I would tweak the log checkpoint to ensure that all pages of the "previous" binlog tablespace must be written back before we can advance the log checkpoint. The tablespace ID (actually just 1 bit of
Conversely, we would then also need to wait for a log checkpoint before we can rotate to a new binlog tablespace, right? Because if more than two binlog tablespaces would be actively written between log checkpoints, it would be ambiguous which tablespace a log record should be applied to. I think log checkpoints can be relatively infrequent, to improve transaction throughput and reduce I/O (but increasing the time for recovery), right? Then this would mean that each binlog tablespace would need to grow as needed and could not have a specified maximum size. But not 100% sure that I understand all the details around recovery and log checkpoints here. Allocating a set of "normal" space ids and reusing them (when the tablespace has been fully synced to disk and a new log checkpoint created) could remove this dependency and allow binlog tablespace rotation independent of last log checkpoint. But it would be nice to avoid the need to keep track of allocated tablespace ids and just have two fixed ids for this, I like that approach if it can be made to work. In any case, I'm sure this issue can be solved in some way, for now I'm just trying to understand what the constraints are.

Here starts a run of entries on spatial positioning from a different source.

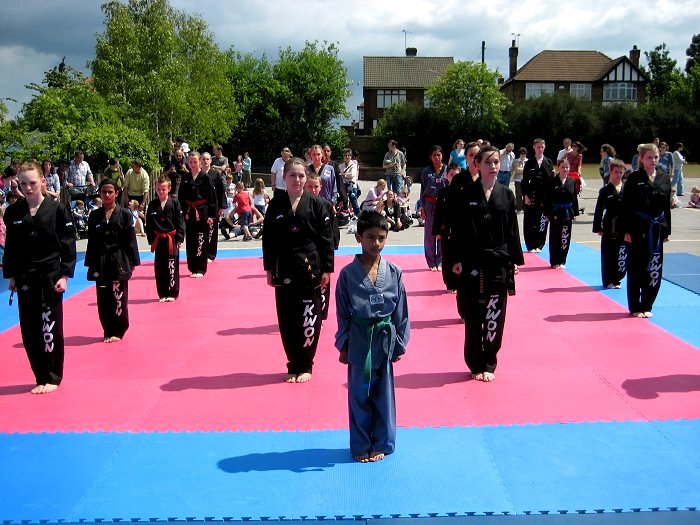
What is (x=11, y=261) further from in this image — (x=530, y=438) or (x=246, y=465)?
(x=530, y=438)

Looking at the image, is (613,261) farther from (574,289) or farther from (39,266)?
(39,266)

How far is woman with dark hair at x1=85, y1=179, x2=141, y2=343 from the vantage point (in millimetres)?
6969

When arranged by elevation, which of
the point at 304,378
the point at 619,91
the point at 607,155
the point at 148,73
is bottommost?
the point at 304,378

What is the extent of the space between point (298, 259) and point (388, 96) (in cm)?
5772

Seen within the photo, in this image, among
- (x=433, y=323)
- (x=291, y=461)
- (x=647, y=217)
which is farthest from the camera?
(x=433, y=323)

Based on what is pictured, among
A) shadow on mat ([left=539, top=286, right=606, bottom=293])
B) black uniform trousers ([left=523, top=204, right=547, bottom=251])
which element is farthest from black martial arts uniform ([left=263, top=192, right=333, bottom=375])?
black uniform trousers ([left=523, top=204, right=547, bottom=251])

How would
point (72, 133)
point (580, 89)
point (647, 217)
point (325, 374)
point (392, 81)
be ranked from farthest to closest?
1. point (392, 81)
2. point (580, 89)
3. point (72, 133)
4. point (647, 217)
5. point (325, 374)

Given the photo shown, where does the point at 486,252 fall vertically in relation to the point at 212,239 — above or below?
above

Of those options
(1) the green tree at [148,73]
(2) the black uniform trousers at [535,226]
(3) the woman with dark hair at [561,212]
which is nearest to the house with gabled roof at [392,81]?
(1) the green tree at [148,73]

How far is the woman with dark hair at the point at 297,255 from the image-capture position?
565 cm

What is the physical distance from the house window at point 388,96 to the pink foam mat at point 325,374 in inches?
2142

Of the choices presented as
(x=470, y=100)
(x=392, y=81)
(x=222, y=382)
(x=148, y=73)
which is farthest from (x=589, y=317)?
(x=392, y=81)

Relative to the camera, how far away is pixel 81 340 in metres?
7.39

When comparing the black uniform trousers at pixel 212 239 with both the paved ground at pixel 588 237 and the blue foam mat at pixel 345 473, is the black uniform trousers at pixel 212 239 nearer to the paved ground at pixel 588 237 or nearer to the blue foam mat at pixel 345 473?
the paved ground at pixel 588 237
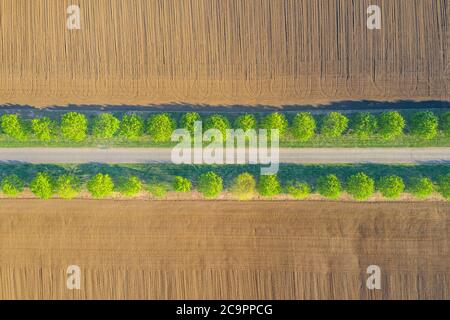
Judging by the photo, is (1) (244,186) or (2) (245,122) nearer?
(2) (245,122)

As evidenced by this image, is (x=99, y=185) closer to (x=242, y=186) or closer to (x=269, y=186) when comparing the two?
(x=242, y=186)

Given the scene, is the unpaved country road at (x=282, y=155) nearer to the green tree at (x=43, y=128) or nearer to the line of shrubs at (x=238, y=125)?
the line of shrubs at (x=238, y=125)

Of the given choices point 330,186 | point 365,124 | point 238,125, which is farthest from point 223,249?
point 365,124

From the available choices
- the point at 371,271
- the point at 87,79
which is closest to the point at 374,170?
the point at 371,271

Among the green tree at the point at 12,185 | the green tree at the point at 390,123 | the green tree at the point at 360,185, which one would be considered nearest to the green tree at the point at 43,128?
the green tree at the point at 12,185

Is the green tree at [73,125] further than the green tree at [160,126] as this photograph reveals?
Yes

For the final implementation, I would bypass as much of the "middleware" that resides above the buffer pool. For normal InnoDB tablespaces, there are page headers and footers that are wasting quite a bit of space, and there also is management of allocated pages within the tablespace.

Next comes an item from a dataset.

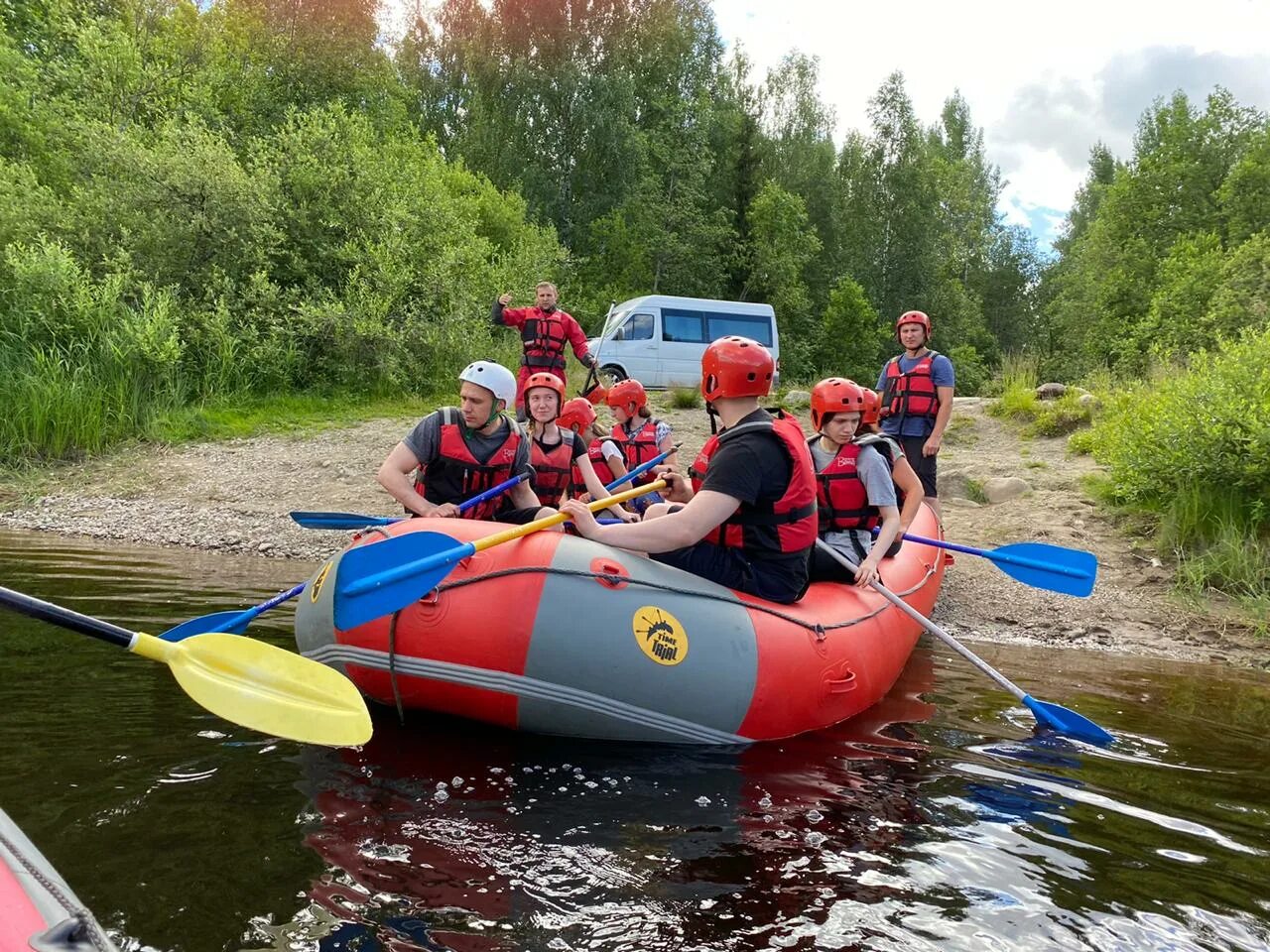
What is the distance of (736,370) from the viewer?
12.2 feet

Ok, sounds good, we can take the details on this later.
The minimum that we actually need is a 4-byte checksum at the end of each page, and possibly also the 8-byte log sequence number that is normally stored at FIL_PAGE_LSN. If you can guarantee that the binlog is always being written sequentially, we may do away with one or both, and remove the "apply the log unless the page is newer" logic, that is, unconditionally apply any log to the binlog file on recovery.

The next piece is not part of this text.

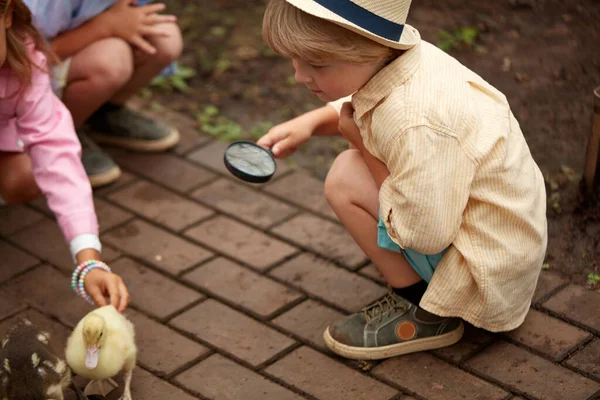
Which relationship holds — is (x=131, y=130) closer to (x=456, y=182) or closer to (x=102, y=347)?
(x=102, y=347)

Yes, this is a good idea. Unconditionally applying redo log should work, I think.
And maybe there is a way to pin the current page in the buffer pool so buf_page_get_gen() is not needed for every write?
There is, and it is called buffer-fixing. However, a page is being loaded into the buffer pool, we must acquire a page latch so that we can ensure that the page has been fully loaded before we access it.
Ok, thanks for explaining these details. I'll need to get a better understanding on the use of the buffer pool when it's time to expand on this part. I think I will be able to guarantee that readers will never access ranges that would be written concurrently, and that writers will never write the same data concurrently. I am wondering if it would make sense to fix the page in the buffer pool already at fsp_page_create(). Keep the page fixed until it has been written (not necessarily fsync()'ed); and after that have the slave dump threads read the data from the file through the OS, so the page can be dropped from the buffer pool. To reduce the load on the buffer pool, and especially avoid binlog pages being purged from the pool and then later re-read. But these are probably details that can be handled later.
Another assertion was fixed by doing mtr.set_named_space() before writing. Again, I'm not sure what this does exactly or if it's appropriate?
The purpose of that is to ensure that FILE_MODIFY records are being written to allow recovery to construct a mapping between tablespace ID and file names. We do not use this for the InnoDB system tablespace or the undo log tablespaces, and we do not want this for the binlog tablespaces either.
Ok, thanks for the explanation. At some point I will find how to avoid this then without getting the assertion. - Kristian.